I smiled and started flipping through it, evidencing my interest. “It’s great,” I chirped. “The photography is so beautiful.”

“I thought you’d like it.”

He turned and grabbed his Thermos and lunchbox, and a glimmer of relief hit me, knowing he was getting ready to leave for the night shift. I drew in a welcome lungful of air.

“I love coffee table books,” I assured him. “Thanks for remembering.”

He came over and kissed my forehead, and I stilled, only relaxing again when he’d backed away.

“Lock up tight,” he said. “And sleep well. I’ll be home at seven.”

“Bye.”

He left, heading to work, but it wasn’t until I heard his car engine fade away down the street that I finally moved.

Putting the grocery bag in recycling, I carried my book, checking the doors and making sure lights were off before heading upstairs to my room. I left the lamp off and trailed to my bookshelf, pushing the row of books upright again and slipping in the newest addition to my collection.

Barcelona: An Architectural History.

101 Most Amazing Caves.

Always Audrey: Six Iconic Photographers. One Legendary Star.

West: The American Cowboy.

History of the World Map by Map…

I backed up, reading all the other spines on the two shelves, heavy with more than just the weight of the hardbacks. I liked to put them on the shelf whenever he gave me one. It pleased him to see me display his gifts, but also…it was like I’d accomplished something. It was like a trophy.

When the bruises faded, and I had nothing else to show for what would never fade in my head, I had this.

One book for every time I stood back up.

Again.

And again.

And again.

He’d bought me other things over the years, presents every time he’d spent his anger and the guilt crept in, and those things were also set about the room. Things I’d leave behind when I left, so that when he came in here, he’d see and remember everything, but I’d be gone.

I dropped my eyes.

At least, that’s what I told myself.

My grandmother slept down the hall, the record player in her room working its way to the end of side A, and I wanted her to live forever, but sometimes…

Martin would be so much worse if she weren’t here. She was the only person who loved me. I needed her to stay alive.

But she was in pain.

And if she were still alive when I was supposed to go to college, I couldn’t leave. I couldn’t leave her with him, and I’d have to stay here.

I hated myself for that thought, but…

While I didn’t want her to go, I needed to get out of here.

What the hell was I going to do?

I hugged myself in my cardigan, only wearing my sleep shorts and tank top underneath, and turned around to close my curtains.
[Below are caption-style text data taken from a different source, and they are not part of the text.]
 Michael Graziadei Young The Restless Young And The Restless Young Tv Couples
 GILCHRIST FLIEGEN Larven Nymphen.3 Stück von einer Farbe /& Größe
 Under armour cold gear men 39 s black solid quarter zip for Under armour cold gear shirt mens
But someone sat there, in the corner of my room in my chair.

I gasped, jumping back.

“Hey,” Will said.

My eyes widened, and I breathed hard, my heart still lodged in my throat. “What the hell?” I dashed to my window, plastering my cheek to the pane to get a view of the driveway and make sure my brother was gone.

“No candle in your window tonight?” he asked.
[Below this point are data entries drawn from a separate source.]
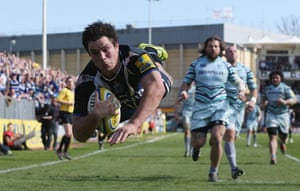 best of the week: Francois Louw scores a try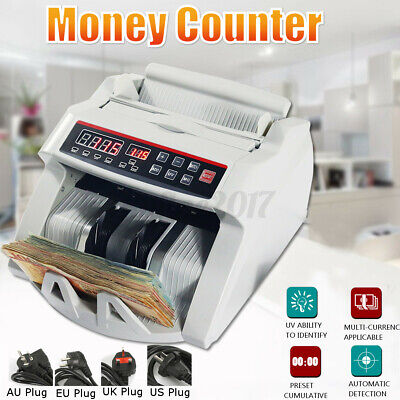Money Bill Counter Counting Machine Detector Uv Mg Cash Bank W Lcd Dishplay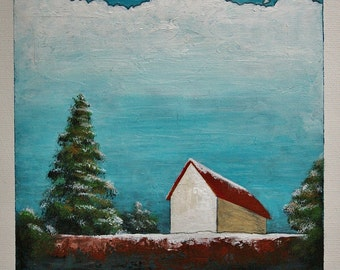 Original art, winter landscape painting, red roof barn painting, country house, 6x6 inches acrylic painting within an 11 x 14 inches mount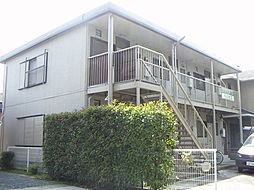 静岡県浜松市中区向宿3丁目の賃貸アパートの外観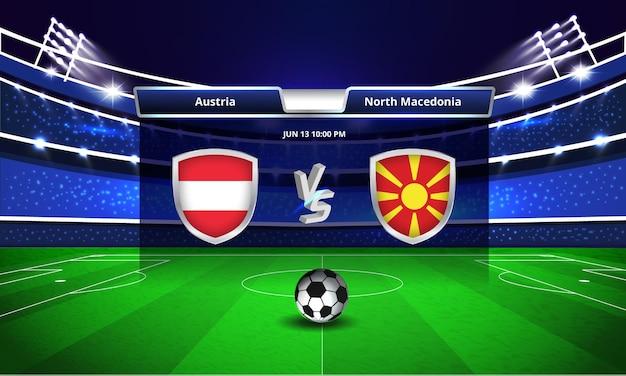 Transmissão do placar da partida de futebol da copa do euro na áustria x macedônia do norte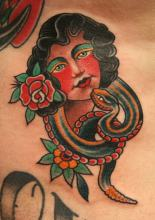 Tattoo by Kevin Riley Studio One Philadelphia Norwood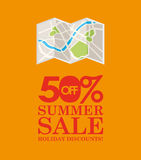 Summer sale 50 discounts with map location Stock Photo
But I wasn’t listening. “Are you insane?”

I scanned as much of the street as I could see through the tree outside, but I didn’t see Will’s truck. Hopefully, he’d parked it far away.
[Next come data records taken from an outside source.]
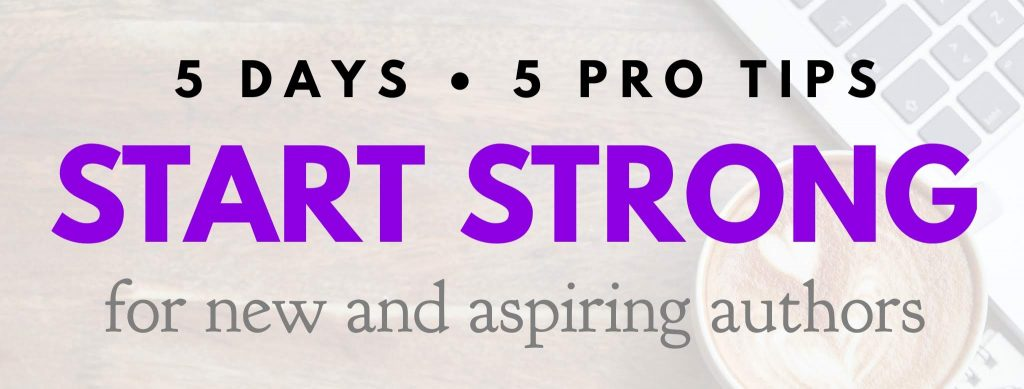 Start Strong: 5 Pro Tips to Avoid Newbie Author Mistakes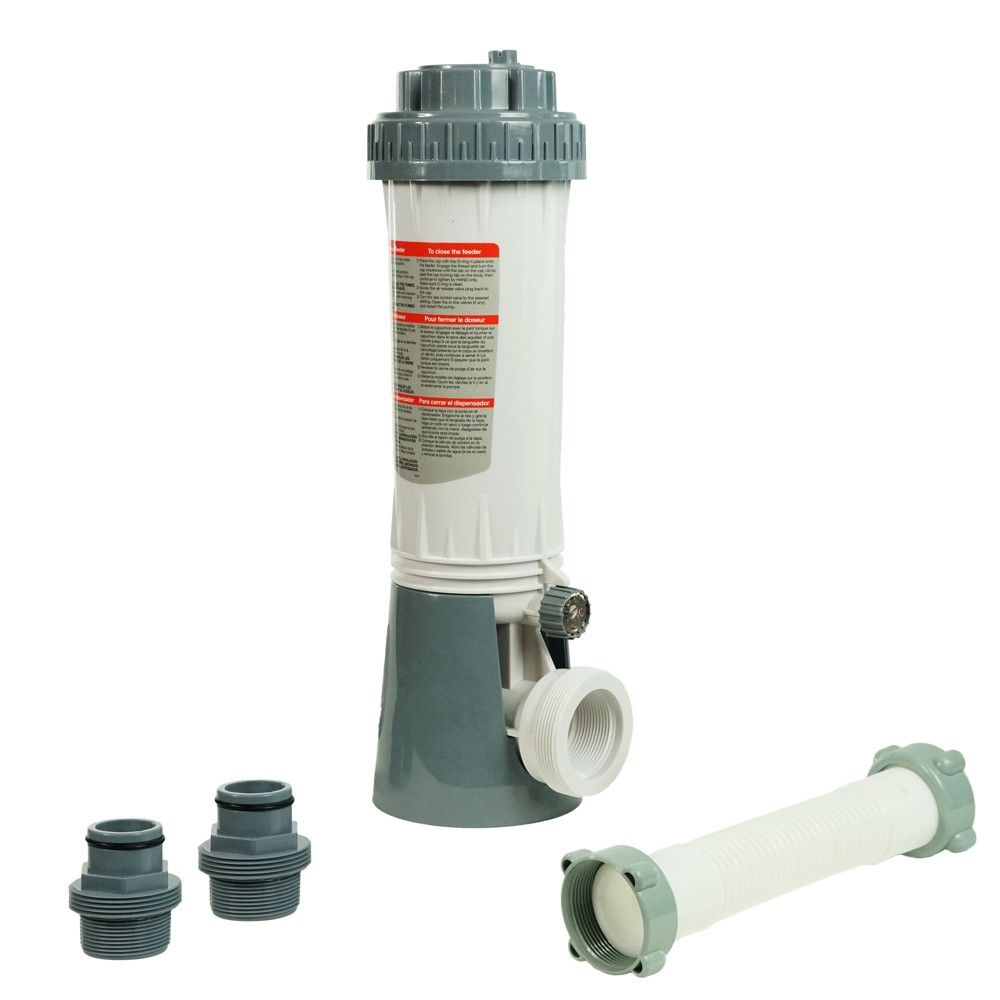 Pool Central Automatic Pool Chlorine Feeder Kit With Threaded Nut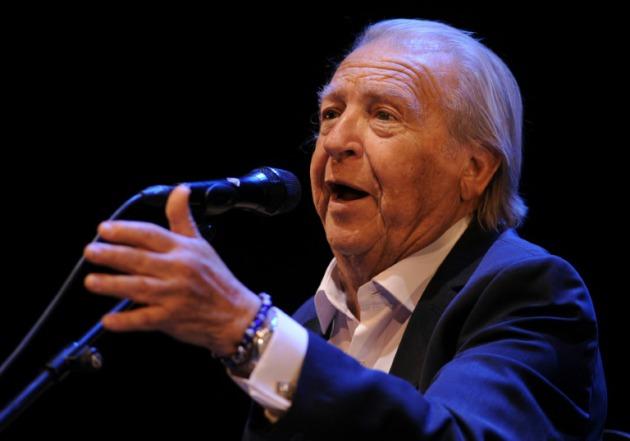 Muere el cantaor Juan Peña 'El Lebrijano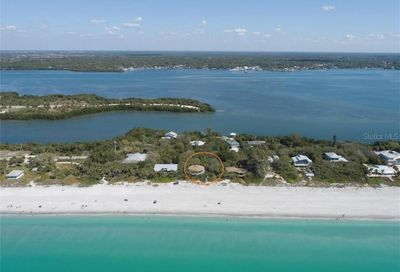 6590 Manasota Key Road Englewood FL 34223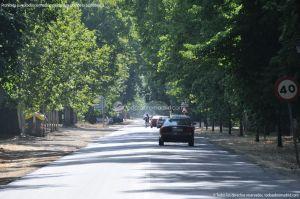 Foto Calle de la Reina 11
How the hell did he get in here? My brother just left. He could’ve seen him.

“You have to light a candle, Emmy.”

“I never light a candle!” I growled in a whisper so my grandma wouldn’t hear. “I don’t give a shit about EverNight. You have to leave.”

He sat there, wearing jeans and an Army green T-shirt that brought out the color of his eyes even from here. His hair was relaxed, the gel from the day about gone and laying across his temples so beautifully.

“What did I say?” he said in a low voice. “If you don’t come to me, I’ll come to you.”

So I didn’t show up down at the end of the block. As important as a Mission: Impossible marathon was, I had other things to do, and he neglected to ask if I was free tonight.

He stared up at me, his arms resting on the chair, and I forced a scowl, despite the shot of excitement through my body at seeing him.

“I can’t believe Emory Scott has a poster of Sid and Nancy on her wall,” he joked. “A couple of obnoxious junkies, one who could barely even play his guitar.”

“Please,” I asked, ignoring his teasing. “You can’t be here.”

He rose slowly, never taking his eyes off mine. “Or maybe you have a thing for doomed romances.”

I stepped back as he stepped forward. “Just leave,” I told him again.